Le jeune homme demanda ; maître, pourrais-tu m’en dire plus
sur la question de la poule et de l’œuf ?
Le maître s’arrêta, avec deux doigts, il retira de sa bouche un bout de chique.
Tiens, dit-il, en le jetant, trouve m’en un autre ; celui-ci n’a plus de goût !

21.

On traversait un petit bois jouxtant la cité. Le maître écoutait, ravi, cette rumeur
faite de fuites, de rencontres et pourtant d’une paix comme immémoriale.
Le jeune homme paraissait mal à l’aise et finit par demander :
Maître, que faut-il penser de l’éternité ?
Le maître, écartant de la main quelques insectes et brindilles,
s’assit et dit : regarde ! On dit que ces grands arbres sont éternels
mais rien ne pousse à leur pied !
Puis il s’endormit couché sur le tapis moelleux des feuilles mortes.

22.

Le maître, après huit jours d’une retraite abstinente, se tenait dans sa cuisine.
Une question le tracassait ; savoir quand, exactement,
les pâtes seraient « al dente ».
Le jeune homme, à côté de lui, coupait des oignons qui le faisaient pleurer.
Il demanda : maître, est-ce qu’il y en a suffisamment ?
Oui, oui ! Je n’en ai pas besoin, j’avais juste envie que tu pleures un peu
à cause de moi.

23.

L’automne, saison du grand âge pour les noisettes,
et pour les hommes, tirait à sa fin.
Le jeune homme, vêtu ce jour-là avec recherche comme pour une fête,
demanda : qu’est-ce qu’être riche ?
Le maître se tourna vers le petit Ginkgo qui ornait la table basse,
prit entre ses doigts le « Sage aux mille écus »,
aux mille palmes délicates d’or fin, et le secoua d’un geste bref.
D’un coup, d’un seul,
le tronc fut nu, et le cercle végétal de sa couronne dorée à terre…

24.

C’était clair ! Le maître ne voulait plus jouer au maître,
et le jeune homme ne voulait plus rester un jeune homme !
Peut-être le maître voulait-il redevenir un jeune homme,
et le jeune homme être un maître ?
Mais la jeune femme s’étant trompée de jour, il arriva qu’elle fit irruption.
Aussitôt le maître eut honte
et le jeune homme rougit.

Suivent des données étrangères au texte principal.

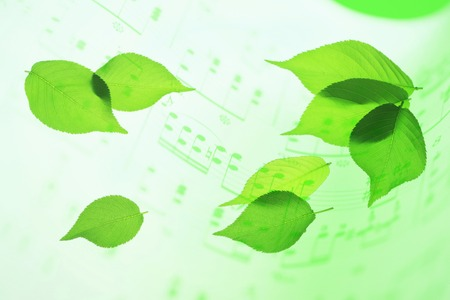 melodic: Sheet music and fresh green Stock Photo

Seul le perroquet dans sa cage
répéta « Coco est content ! »
et la jeune femme, à travers le grillage, lui donna quelques graines.

25.

La voix du jeune homme se fit grave, comme s’il avait de la peine.
Baissant les yeux il demanda : maître, que ferez-vous après la mort ?
Le maître considéra, puis ferma le cahier ouvert devant lui.
Il allait répondre lorsque quelque part une porte claqua.
Le maître se tut, haussa le sourcil et montra qu’il ne savait pas si
c’était un courant d’air, quelqu’un qui entrait ou qui peut-être sortait …

26.

Maître, tout cela, ce ne sont pas des réponses !
Et le maître qui, par curiosité ou par inoccupation, comptait
combien de petits pois contient une boîte
de conserve, répliqua :
il n’y a pas de questions, seulement des faits !
Ma lèvre d’en haut ignore ce que dit ma lèvre d’en bas
et vice versa… Mais c’est bien ma bouche qui parle !

27.

Il faisait un temps de chien pour aller voir la mer !
Il ventait si fort qu’on pouvait à peine s’entendre parler.
Il n’y avait pas d’horizon, rien que des vagues dansant furieuses
par-dessus la digue-promenade.
Plié en deux, le jeune homme soulevant son cache-col hurla :
maître, croyez-vous qu’on puisse devenir artiste ?
Le maître s’arrêta pile, fixa le jeune homme dépeigné, et sans
un mot lâcha son parapluie ouvert qui disparut dans la tempête.

28.

Les aveugles ont des cannes d’aveugles.
C’est ainsi que parlait le maître, mais par-dessus tout il aimait
le petit bruit de la sonnette
sur le guidon de course du vélo de la parole !
Tout le monde sait que les vélos de course
n’ont généralement pas de sonnette ! Un jour que le jeune homme
entrait comme d’habitude, il trouva la pièce plongée dans le noir :
Maître, où êtes-vous ?
Et le voila obligé de sortir sa lampe torche.
Le maître attendit. Le jeune homme finit par épuiser les piles.
Alors le maître : c’est comme ça qu’il faut faire ! Quand tu sais où
tu es, c’est que tu n’es plus nulle part et il alluma la lampe.

29.

Le jeune homme trainait la patte.
Il se plaignait de son genou, de sa cuisse, de son dos : maître, j’ai mal
Aurais-tu quelque chose pour ça ?
Le maître laissait dire et continuait son chemin.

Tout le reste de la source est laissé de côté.